• **APPLY WHAT YOU READ**
1: In the article comparing low latency HLS and WebRTC, what range of latency does standard HLS result in?
2: Retype the part of the article comparing low latency HLS and WebRTC that runs from "Latency is crucial" up to and including "fastest protocol today.".

When it comes to deciding between low latency HLS and WebRTC, which protocol delivers the best live streaming experience? Since the protocol determines how quickly the encoded video data will be transported across an internet connection, the decision of which one to use is very important.
Wowza recently published an article that contains misinformation about WebRTC and low latency HLS. While correctly establishing that WebRTC is the only way to provide real-time latency they repeated some common misconceptions as well, especially the often repeated myth – fully debunked by Red5 Pro and others – that WebRTC does not scale.
After further analysis, the fact checkers at Red5 Pro have come up with five major factors that you should consider when choosing protocols that Wowza also happened to mostly get wrong: latency, scalability, multi-device compatibility, performance in poor streaming conditions, and security. Let’s dive into those details starting with arguably the most important aspect in live streaming: latency.
Latency is crucial for live streaming. Real-time use cases from straightforward video conversations to more precise matters such as drone control can only allow for 500ms of latency. Anything above that is too high. As Wowza described “Low latency is critical. [...] WebRTC was built with bidirectional, real-time communication in mind [making it] the fastest protocol on the market.” This is where we agree. WebRTC is indeed the most widely supported and fastest protocol today.
HLS was built on the long established and deeply entrenched HTTP infrastructure leading to the widespread use it currently enjoys. This aging infrastructure is also why HLS results in anywhere from 10-40 seconds of latency.
However, there are ways to modify HLS to decrease the latency. Apple has their own Apple Low Latency HLS (LL-HLS) implementation which is similar to the open-source Low-Latency HLS (LHLS) which both reduce the latency down to around 2 or 3 seconds. Though they decrease latency, neither enjoy the widespread compatibility of standard HLS.
Looking to increase the compatibility of LLHLS, in early 2020 Apple announced that it dropped the HTTP/2 push requirement. Thus, it looks like the overall HLS spec will eventually support around 3 seconds of latency. While still not real-time it’s certainly better than 40.
As a UDP based protocol built to fully adapt to the modern internet, WebRTC supports 500ms of real-time latency meaning it is currently the only widely supported protocol that can provide real-time latency.
WebRTC is much harder to scale than HLS. However, that does not mean that it can’t be done especially considering that it has been done.
One such example of successful WebRTC based scaling comes from Microsoft.

• **THE DATA**

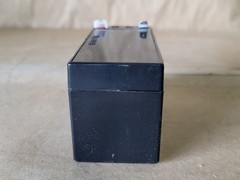 SURPLUS NEW Power Kingdom PS1.2-12 12 Volt 1.2 Ah Sealed Lead Acid Battery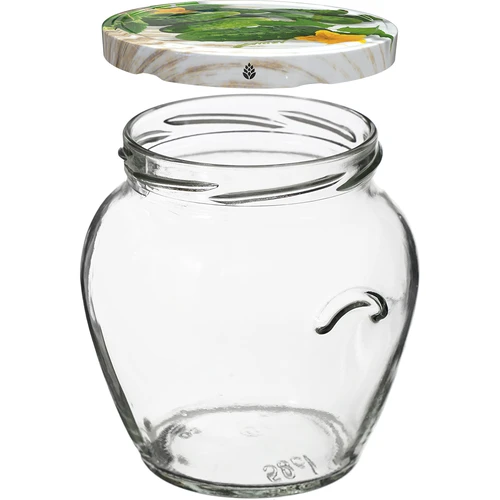 Pohár TO Amfora 580 ml s farebným viečkom fi82/6-6ks. - 3 ['pohár na zaváraniny', ' ozdobný pohár', ' zaváracie poháre', ' pohár na kompót', ' pohár na zeleninové šaláty', ' pohár na nakladanú zeleninu', ' pohár na nakladané huby', ' pohár s ozdobným viečkom', ' sada pohárov', ' pohár 0', '5 L']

• **ANSWERS**
1: Standard HLS results in anywhere from 10 to 40 seconds of latency.

2:
Latency is crucial for live streaming. Real-time use cases from straightforward video conversations to more precise matters such as drone control can only allow for 500ms of latency. Anything above that is too high. As Wowza described “Low latency is critical. [...] WebRTC was built with bidirectional, real-time communication in mind [making it] the fastest protocol on the market.” This is where we agree. WebRTC is indeed the most widely supported and fastest protocol today.